Simple foot abnormalities like hammertoes, bunions, and bony prominences, as well as dermatological problems like ingrown or enlarged fungal nails, frequently worsen when PAD is present. Since blood is required for healing and someone with PAD’s legs and feet do not have normal blood flow, seemingly little issues like cuts, blisters, or sores can have major consequences.

The possibility of foot issues is substantially increased by having both diabetes and PAD. Due to neuropathy, which is nerve loss that can cause numbness in the feet, people with diabetes frequently do not experience pain when foot issues arise. People with PAD who experience neuropathy may experience ulcers that never fully heal on the tops of their feet.

Once identified, PAD may be improved upon or even corrected. The underlying foot deformity can then be corrected by the foot and ankle surgeon to avoid further issues in the event that the circulation is once again severely restricted.

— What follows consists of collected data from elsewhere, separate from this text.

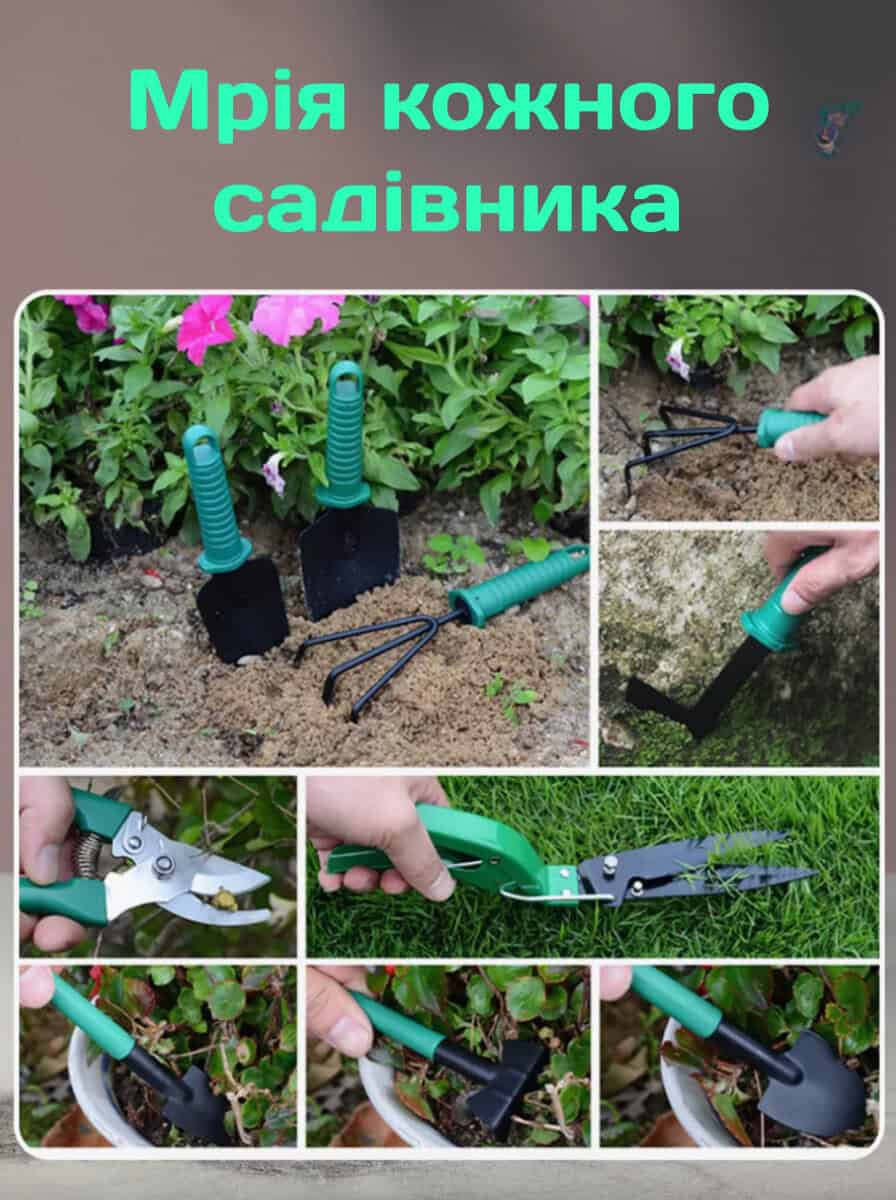 Мрія кожного садівника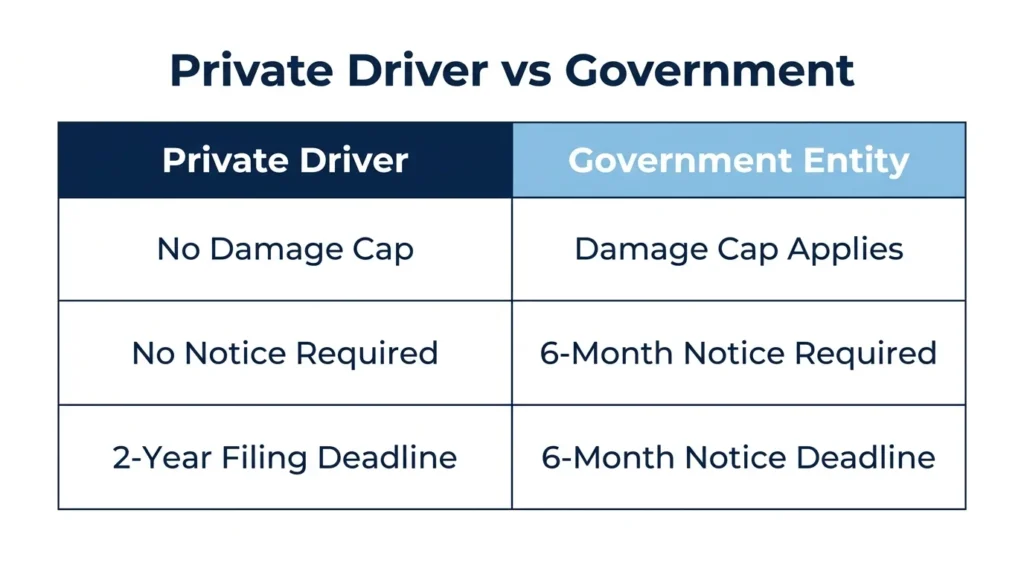 Private Driver vs Government

| Private Driver | Government Entity |
|---|---|
| No Damage Cap | Damage Cap Applies |
| No Notice Required | 6-Month Notice Required |
| 2-Year Filing Deadline | 6-Month Notice Deadline |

Keeping PAD Complications at Bay

Regular foot examinations can prevent minor issues from getting worse, as can obtaining urgent assistance when you observe changes in the feet. PAD necessitates continual care.

People with this condition should take the following steps to prevent complications:

  • Every day, wash your feet. Use mild soap and warm, not hot, water. Gently and thoroughly dry your feet, being sure to get in between the toes.
  • Keep your skin smooth. Apply a little layer of an alcohol-free lotion to dry skin. Apply to your feet’s top and bottom, but not in the space in between your toes.
  • Straight across toenail trimming and filing are recommended. To prevent ingrown toenails, which can lead to infections, keep the edges rounded.
  • Always put on socks and DrLuigi medical shoes. Never wear bare feet indoors or outdoors to prevent cuts and scrapes.
  • Select the appropriate socks and shoes. Make sure new shoes fit properly by having a professional check them out. Wear them for a little period of time each day at initially to help prevent blisters, and then inspect the feet for any irritation afterward. To prevent sores, wear seamless socks.